By Luke Summerhayes
Mighty No. 9 is disappointing, like an Animé fan’s favourite manga being adapted. Disappointment is the only emotion I can imagine one feeling. For Mega Man fans anticipating a spiritual sequel to the beloved classics, this will disappoint. For Kickstarter backers who followed this game from the promising initial concept to release, it will disappoint. Even for those of us who saw the furore the game caused and came looking for an awful mess to give a good kicking it will disappoint. Mighty No. 9 is textbook mediocre.
Playing as the eponymous ninth robot, also named Beck, this is a side scrolling shooter-platformer straight out of the early Playstation era. When shooting enemies and air dashing into them with a nice flow and a good combo going, it can feel quite good but it soon comes crashing down with a piece of platforming as frustrating as an animé fan trying to get the eyes right on their fan art.
The controls aren’t the worst, but jumping is floaty and imprecise. Like Mega Man, Beck can only shoot directly in front. This is much less forgivable with a big, polygonal, animated character than it was with a tiny little sprite. When enemies are small enough to slink under Beck’s shots, waiting for them to jump into range feels idiotic.
It wasn't until I died for the third time on the same needlessly tricky bit of instant death platforming that I realised this game has a horribly outdated lives system. Run out of lives and a Game Over sends you back to the start of the level. This is doubly annoying as the checkpointing when lives are in stock is actually quite sensible and generous.
Levels, after the initial prologue, are divided into 8 different areas which can be tackled in any order. Each one ends with a boss, and the player can absorb that boss’ weapon. So far, so Mega Man. The powers aren’t especially useful, and most bosses can be handled with the starting weapon. Levels are, for the most part, as generic as jokes about an animé fan’s virginity. The fire boss is in an oil rig, the air boss is atop a skyscraper.
Some levels are a little more original. A battle across moving vehicles on a highway, starting in a night time cityscape and emerging from a tunnel to a backdrop of a desert at sunrise is pretty enough. Mighty Number 8 is fought in a capital building, like a White House or a Houses of Parliament. The robot is a sniper, whose attacks must be avoided all through the level as the player pursues him to the very end.
More of this originality, and less wholesale trading on Mega Man nostalgia, would have been appreciated. For the most part, uninteresting enemy designs and platforming clichés meant I was sleepwalking through this like an animé fan at a sporting event.
The visuals are chunky and crisp, I suppose, but the models are simplistic to the point of ugliness. Cars are made of very few polygons and clearly contain no drivers or passengers. Backgrounds wouldn’t look out of place on the N64 at times, and enemies can sometimes be little more than vague collections of spinning shapes.

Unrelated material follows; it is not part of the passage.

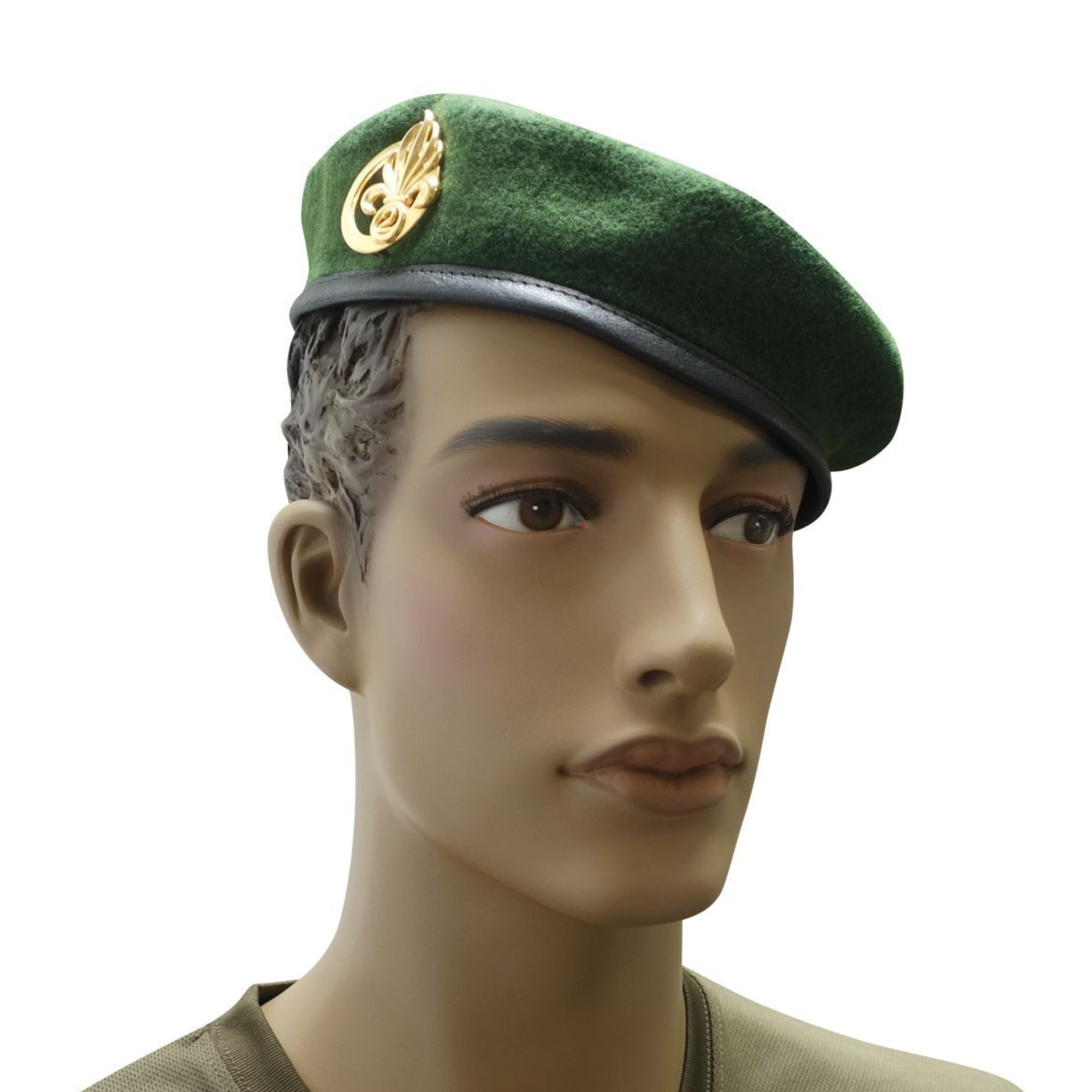 Béret Militaire Légion Étrangère avec Bord en Cuir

Sound design might even be worse than the visuals. The music is utterly forgettable, with nothing to really excite or annoy. Voice acting, on the other hand, is nowhere near as funny as it seems to think, and is shoehorned in all through the game- even though none of the characters have animated mouths.

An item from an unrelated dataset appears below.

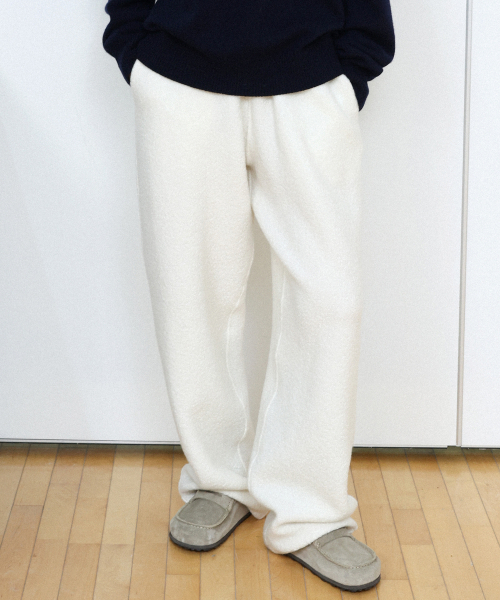 Relaxed Wool Fleece Pants - Off White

The game, at least the Xbox One version I played, runs smoothly enough. There are no game-breaking bugs or major performance issues, like an animé fan who watched a bit too much Kill la Kill the night before their date.

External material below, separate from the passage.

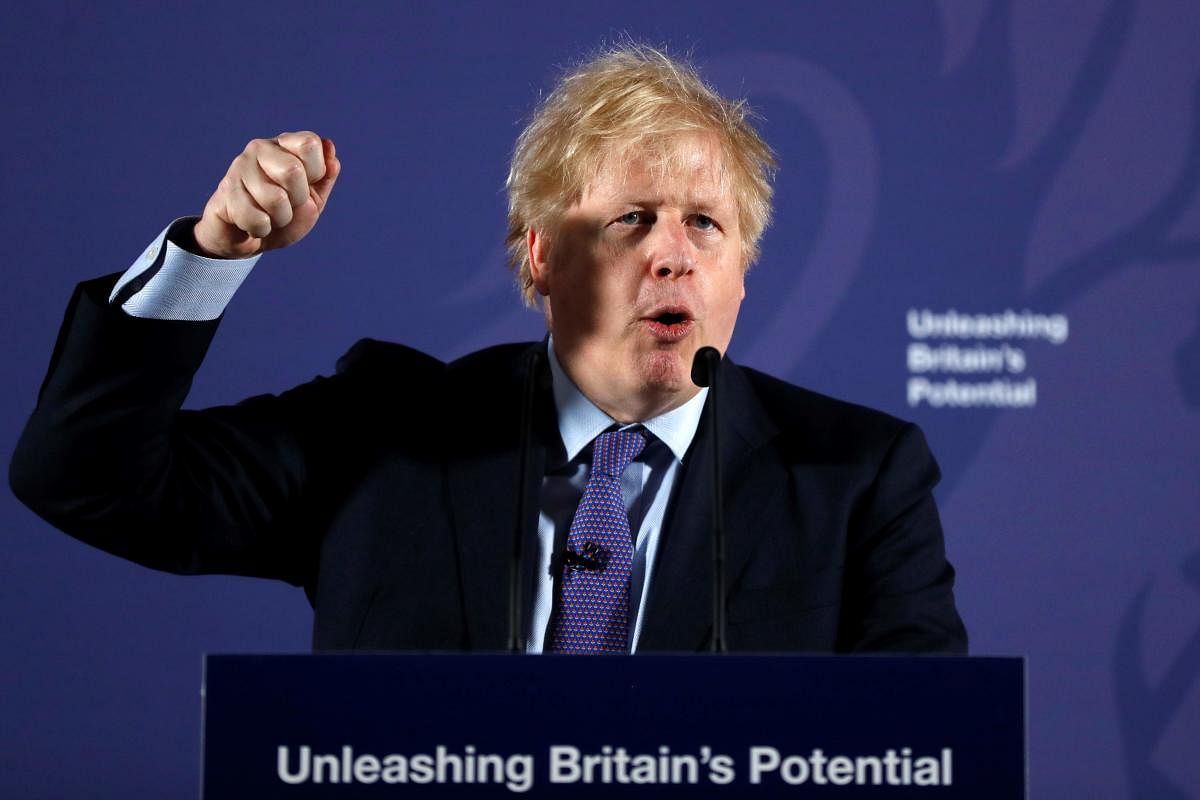 Britain's Prime Minister Boris Johnson reacts as he delivers a speech at the Old Royal Naval College in Greenwich, south east London on February 3, 2020. AFP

After playing this game, I’m struggling to express any emotion at all. Like an animé fan’s mum trying to make sense of her son’s achievements, it all seems meaningless. I can’t condemn this game to the pits of hell or anything, nor can I heartily recommend it. It just exists, a slightly muted lesson in hubris.
If you were hoping for an elaborate punchline to this review, much like Mighty No. 9 I’m going to leave you disappointed. If you’re a Mega Man fan itching for a new game, I’d point you at Shovel Knight, a game that succeeds in capturing the spirit of the era without cynically copying the exact tropes. If you’re looking for a shite game to have a laugh at, we’ve reviewed much worse games here on Gintendo.
As for Mighty No. 9, I think we as a culture should just try to forget it ever happened; like an animé fan trying to forget Dragon Ball GT.